I have implemented fairly complete and robust proper support for 
character encodings in ruby-marc when reading 'binary' marc under ruby 1.9.

It's currently in a git branch, not yet released, and not yet in git 
master. https://github.com/ruby-marc/ruby-marc/tree/char_encodings

If anyone who uses this (or doesn't) has a chance to beta test it, it 
would be appreciated. One way to test, checkout with git, switch to 
'char_encodings' branch, and `rake install` to install as a gem to your 
system.  These changes should _only_ effect use under ruby 1.9, and only 
effect reading in 'binary' (ISO 2709) marc.

The new functionality is pretty extensively covered by automated tests, 
but there are some weird and complex interactions that can occur 
depending on exactly what you're doing, bugs are possible. It was 
somewhat more complicated than one might expect to implement a complete 
solution here, in part because we _do_ have international users who use 
ruby-marc, with encodings that are neither MARC8 nor UTF8, and in fact 
non-MARC21.

If any of the other committers (or anyone else) wants to code review, 
you are welcome to.

POSSIBLE BACKWARDS INCOMPAT

Some previous 0.4.x versions, when running under ruby 1.9 only, would 
automatically _transcode_ non-unicode encodings to UTF-8 for you under 
the hood. The new version no longer does so automatically (although you 
can ask it to).

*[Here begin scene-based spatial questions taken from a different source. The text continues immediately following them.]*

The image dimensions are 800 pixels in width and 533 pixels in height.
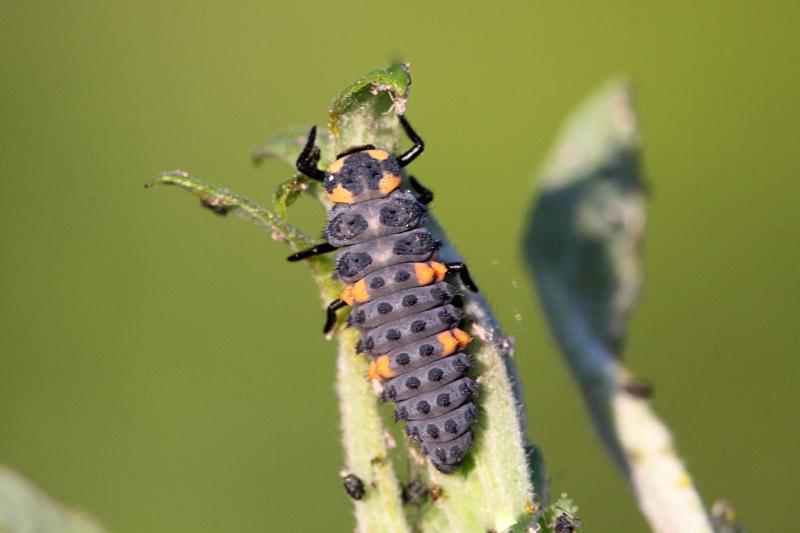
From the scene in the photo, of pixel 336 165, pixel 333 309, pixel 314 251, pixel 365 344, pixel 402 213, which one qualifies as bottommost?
pixel 365 344

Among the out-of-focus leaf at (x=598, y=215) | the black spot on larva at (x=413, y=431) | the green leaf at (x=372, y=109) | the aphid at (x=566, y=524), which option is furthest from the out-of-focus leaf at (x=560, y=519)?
the out-of-focus leaf at (x=598, y=215)

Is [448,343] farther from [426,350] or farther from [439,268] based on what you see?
[439,268]

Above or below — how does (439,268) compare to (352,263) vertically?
below

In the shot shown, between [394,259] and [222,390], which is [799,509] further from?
[394,259]

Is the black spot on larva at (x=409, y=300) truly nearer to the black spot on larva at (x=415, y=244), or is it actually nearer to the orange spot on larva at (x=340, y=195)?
the black spot on larva at (x=415, y=244)

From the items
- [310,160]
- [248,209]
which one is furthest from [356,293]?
[248,209]

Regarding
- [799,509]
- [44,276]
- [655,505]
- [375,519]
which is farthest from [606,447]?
[44,276]

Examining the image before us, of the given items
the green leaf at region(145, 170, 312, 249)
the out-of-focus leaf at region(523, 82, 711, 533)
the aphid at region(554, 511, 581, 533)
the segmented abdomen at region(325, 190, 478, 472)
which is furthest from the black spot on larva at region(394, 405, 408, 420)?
the out-of-focus leaf at region(523, 82, 711, 533)
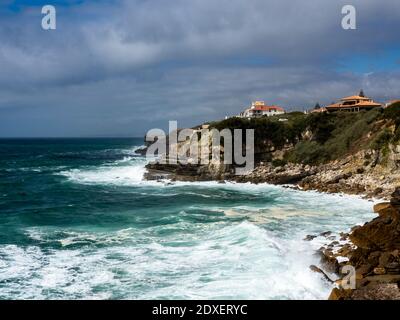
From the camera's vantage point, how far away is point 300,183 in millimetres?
50125

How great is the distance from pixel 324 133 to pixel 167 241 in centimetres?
3764

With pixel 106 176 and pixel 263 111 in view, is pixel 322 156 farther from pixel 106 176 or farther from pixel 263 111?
pixel 263 111

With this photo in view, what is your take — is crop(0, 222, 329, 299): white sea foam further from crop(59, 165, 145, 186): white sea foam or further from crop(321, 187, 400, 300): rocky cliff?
crop(59, 165, 145, 186): white sea foam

It was not tenable to support that backwards compatibly.

Everything else _ought_ to be backwards compatible with previous 0.4.x 
ruby-marc under ruby 1.9, fixing many problems.

NEW FEATURES

All applying to ruby 1.9 only, and to reading binary MARC only.

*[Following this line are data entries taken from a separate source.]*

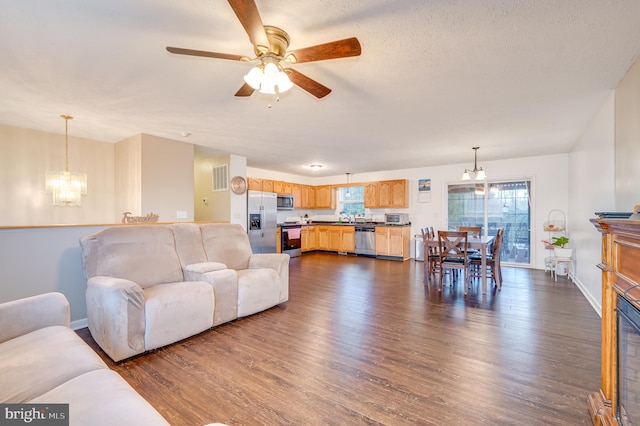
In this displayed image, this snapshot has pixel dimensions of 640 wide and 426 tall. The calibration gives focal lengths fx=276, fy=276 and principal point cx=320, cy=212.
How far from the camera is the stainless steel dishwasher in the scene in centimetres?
747

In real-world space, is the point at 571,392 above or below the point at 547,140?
below

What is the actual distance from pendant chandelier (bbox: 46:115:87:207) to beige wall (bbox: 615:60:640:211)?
6116 mm

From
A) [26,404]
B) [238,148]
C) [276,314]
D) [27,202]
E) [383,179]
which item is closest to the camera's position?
[26,404]

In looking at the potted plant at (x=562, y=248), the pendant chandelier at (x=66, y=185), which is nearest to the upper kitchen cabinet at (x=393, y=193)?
the potted plant at (x=562, y=248)

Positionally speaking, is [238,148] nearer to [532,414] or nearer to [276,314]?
[276,314]

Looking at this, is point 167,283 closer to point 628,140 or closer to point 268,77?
point 268,77

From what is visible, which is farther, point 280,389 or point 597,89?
point 597,89

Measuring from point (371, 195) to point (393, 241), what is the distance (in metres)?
1.50

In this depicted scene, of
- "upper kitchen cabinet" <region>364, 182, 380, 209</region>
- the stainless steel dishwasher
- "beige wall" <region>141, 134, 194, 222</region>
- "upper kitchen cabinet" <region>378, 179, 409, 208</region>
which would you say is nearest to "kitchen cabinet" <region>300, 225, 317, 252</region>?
the stainless steel dishwasher

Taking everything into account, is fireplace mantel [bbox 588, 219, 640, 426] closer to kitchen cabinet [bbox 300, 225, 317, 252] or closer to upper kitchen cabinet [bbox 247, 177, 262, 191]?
upper kitchen cabinet [bbox 247, 177, 262, 191]

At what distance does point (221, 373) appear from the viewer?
2090 mm

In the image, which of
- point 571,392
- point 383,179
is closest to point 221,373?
point 571,392

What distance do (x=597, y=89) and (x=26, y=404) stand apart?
15.2 ft

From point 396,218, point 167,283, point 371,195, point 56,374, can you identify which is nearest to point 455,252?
point 396,218
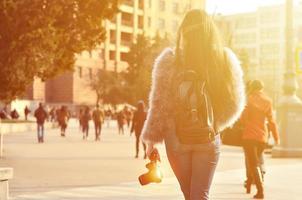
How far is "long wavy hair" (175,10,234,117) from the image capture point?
484 centimetres

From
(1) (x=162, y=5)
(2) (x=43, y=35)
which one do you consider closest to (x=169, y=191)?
(2) (x=43, y=35)

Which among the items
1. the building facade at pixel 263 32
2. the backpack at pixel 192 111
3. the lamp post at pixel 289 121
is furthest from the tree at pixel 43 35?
the building facade at pixel 263 32

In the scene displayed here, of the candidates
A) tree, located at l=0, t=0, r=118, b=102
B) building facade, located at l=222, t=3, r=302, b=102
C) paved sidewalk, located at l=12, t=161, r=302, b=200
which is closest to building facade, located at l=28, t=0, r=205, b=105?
building facade, located at l=222, t=3, r=302, b=102

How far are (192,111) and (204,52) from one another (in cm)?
44

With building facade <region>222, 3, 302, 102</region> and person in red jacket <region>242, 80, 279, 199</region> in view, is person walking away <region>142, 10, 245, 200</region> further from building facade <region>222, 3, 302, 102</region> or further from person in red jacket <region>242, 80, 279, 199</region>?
building facade <region>222, 3, 302, 102</region>

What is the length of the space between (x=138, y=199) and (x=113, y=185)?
2.18 m

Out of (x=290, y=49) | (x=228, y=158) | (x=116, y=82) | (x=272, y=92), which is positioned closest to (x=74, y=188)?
(x=228, y=158)

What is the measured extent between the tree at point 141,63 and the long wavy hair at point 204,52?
6033 cm

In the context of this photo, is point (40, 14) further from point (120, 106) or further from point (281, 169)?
point (120, 106)

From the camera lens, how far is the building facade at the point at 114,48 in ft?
302

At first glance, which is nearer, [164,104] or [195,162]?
[195,162]

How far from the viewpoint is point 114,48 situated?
332 ft

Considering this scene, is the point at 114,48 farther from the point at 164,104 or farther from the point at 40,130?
the point at 164,104

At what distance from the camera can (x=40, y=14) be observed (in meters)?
21.0
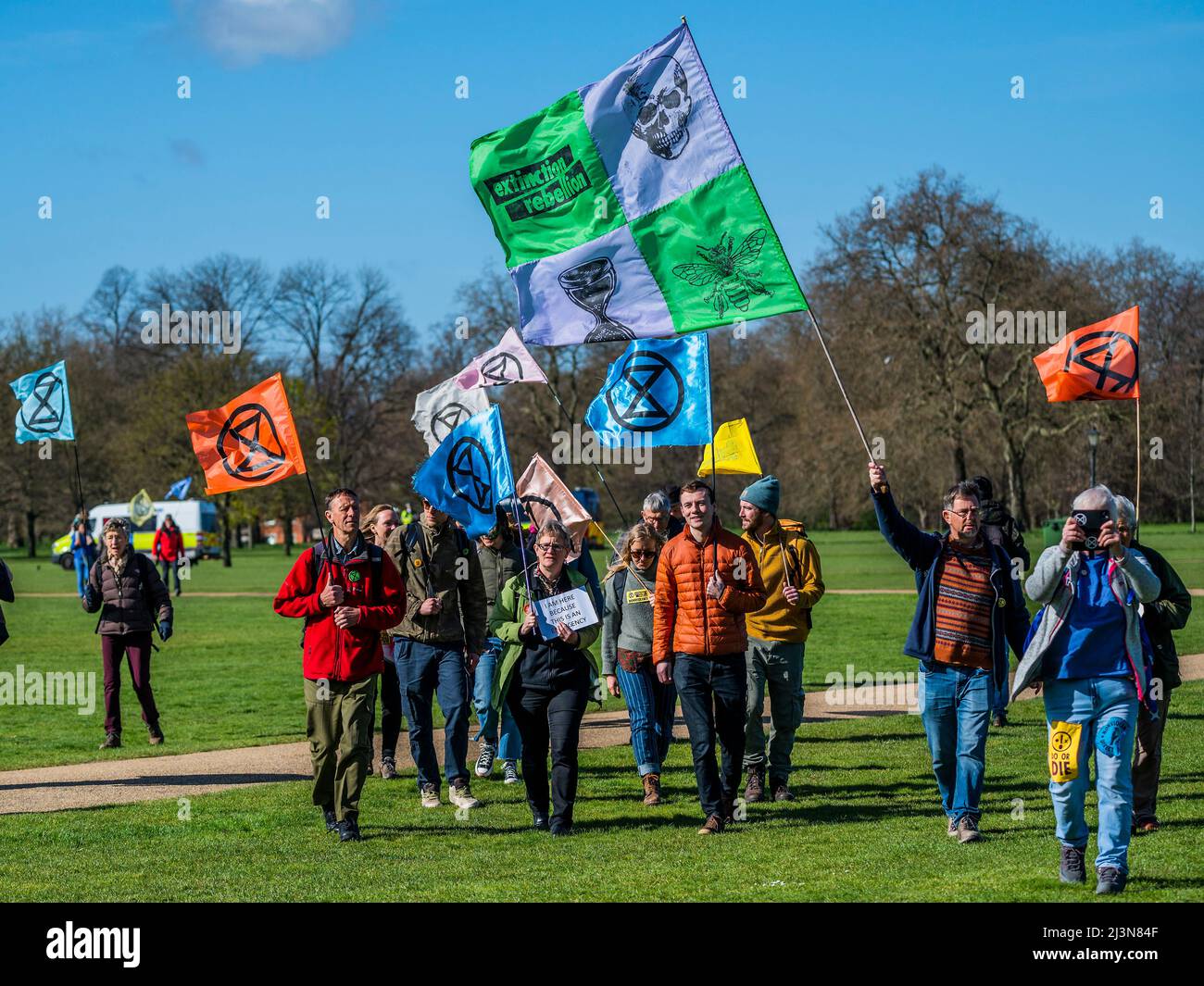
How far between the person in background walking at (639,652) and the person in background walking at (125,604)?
4429mm

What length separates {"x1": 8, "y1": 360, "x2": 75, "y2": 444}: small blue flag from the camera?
17562 millimetres

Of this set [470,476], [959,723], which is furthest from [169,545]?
[959,723]

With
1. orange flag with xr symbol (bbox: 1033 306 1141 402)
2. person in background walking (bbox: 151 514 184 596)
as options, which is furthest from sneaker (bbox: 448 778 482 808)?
person in background walking (bbox: 151 514 184 596)

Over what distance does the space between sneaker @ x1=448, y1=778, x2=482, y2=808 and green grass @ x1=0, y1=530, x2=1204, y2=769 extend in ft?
12.9

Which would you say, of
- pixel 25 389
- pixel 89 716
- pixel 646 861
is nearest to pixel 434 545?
pixel 646 861

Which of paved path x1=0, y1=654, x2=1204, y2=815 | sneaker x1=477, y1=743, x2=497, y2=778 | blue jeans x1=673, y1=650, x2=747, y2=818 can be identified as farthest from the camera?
sneaker x1=477, y1=743, x2=497, y2=778

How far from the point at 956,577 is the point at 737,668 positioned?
140 centimetres

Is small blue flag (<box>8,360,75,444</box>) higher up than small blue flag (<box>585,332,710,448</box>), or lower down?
higher up

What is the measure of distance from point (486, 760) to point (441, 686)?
1.38 metres

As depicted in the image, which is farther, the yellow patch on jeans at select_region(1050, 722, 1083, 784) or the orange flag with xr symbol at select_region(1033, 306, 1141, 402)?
the orange flag with xr symbol at select_region(1033, 306, 1141, 402)

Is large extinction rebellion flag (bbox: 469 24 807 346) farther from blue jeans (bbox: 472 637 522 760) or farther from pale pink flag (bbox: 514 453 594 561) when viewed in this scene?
blue jeans (bbox: 472 637 522 760)

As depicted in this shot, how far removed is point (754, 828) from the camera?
8.95m

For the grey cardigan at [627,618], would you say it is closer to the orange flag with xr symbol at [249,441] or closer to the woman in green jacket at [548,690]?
the woman in green jacket at [548,690]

* Do a pretty good job of setting encodings properly for your ruby 
environment, especially under standard UTF-8 usage.

* You _can_ and _do have to_ provide an argument for reading non-UTF8 
encodings. (but sadly no support for marc8).

* You can ask MARC::Reader to transcode to a different encoding when 
loading marc.

* You can ask MARC::Reader to replace bytes that are illegal in the 
believed source encoding with a replacement character (or the empty 
string) to avoid ruby "invalid UTF-8 byte" exceptions later, and 
sanitize your input.

New features documented in inline comments, see at:
http://rubydoc.info/github/ruby-marc/ruby-marc/MARC/Reader

I had trouble making the docs concise, sorry, I think I've been pounding 
my head against this stuff so much realizing how complicated it ends up 
being that I wasn't sure what to leave out.